(WHAT YOU SHOULD DO) Restate, word for word and with nothing added, the lines from the one containing "scientific name: Alces alces" through the last line of the material below.

*** SUPPLIED INFORMATION ***

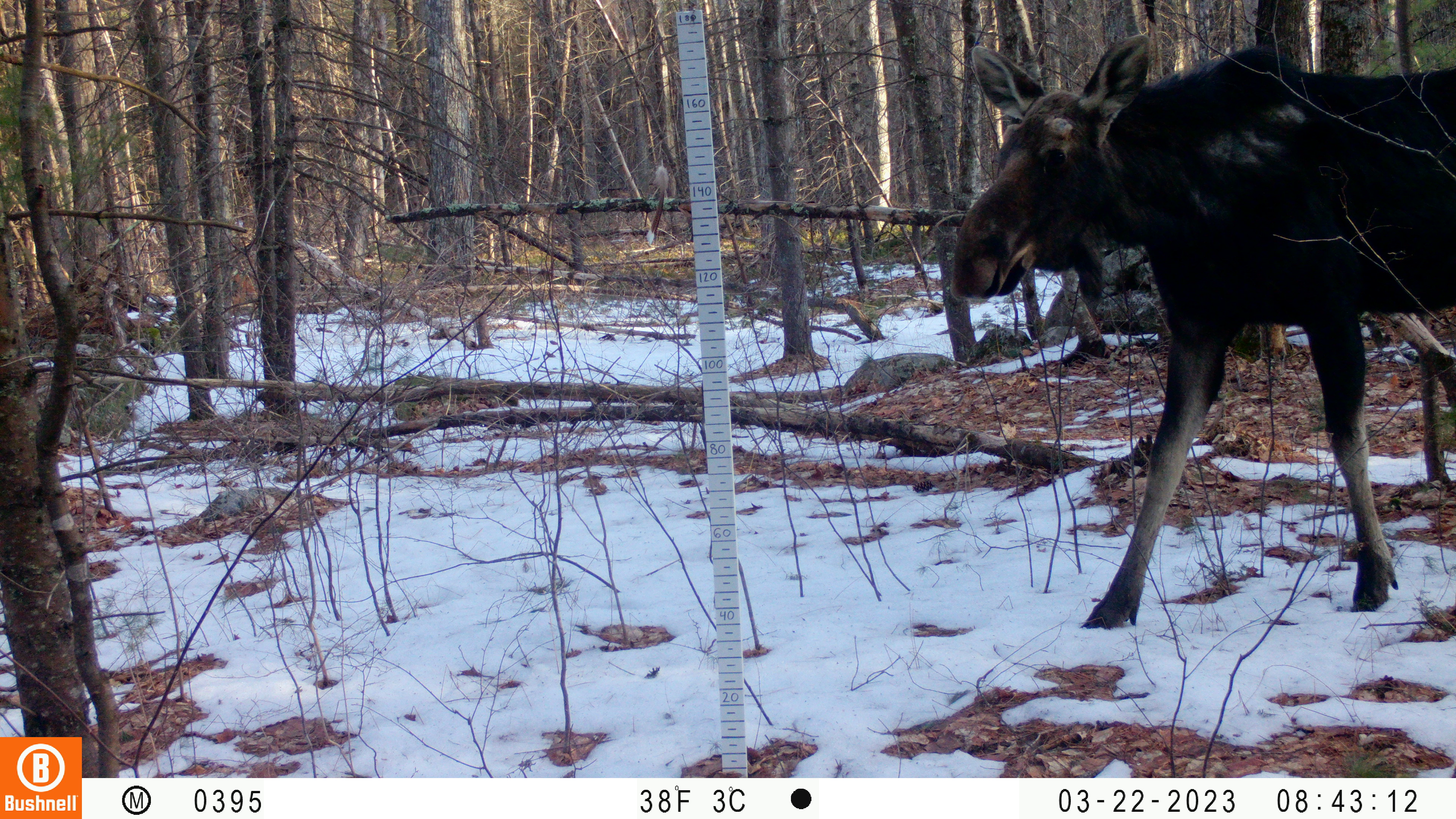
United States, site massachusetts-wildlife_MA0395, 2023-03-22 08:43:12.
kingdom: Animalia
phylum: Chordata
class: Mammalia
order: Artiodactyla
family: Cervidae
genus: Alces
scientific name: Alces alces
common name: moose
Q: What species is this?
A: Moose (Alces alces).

***

(EXERCISE RESPONSE)
scientific name: Alces alces
common name: moose
Q: What species is this?
A: Moose (Alces alces).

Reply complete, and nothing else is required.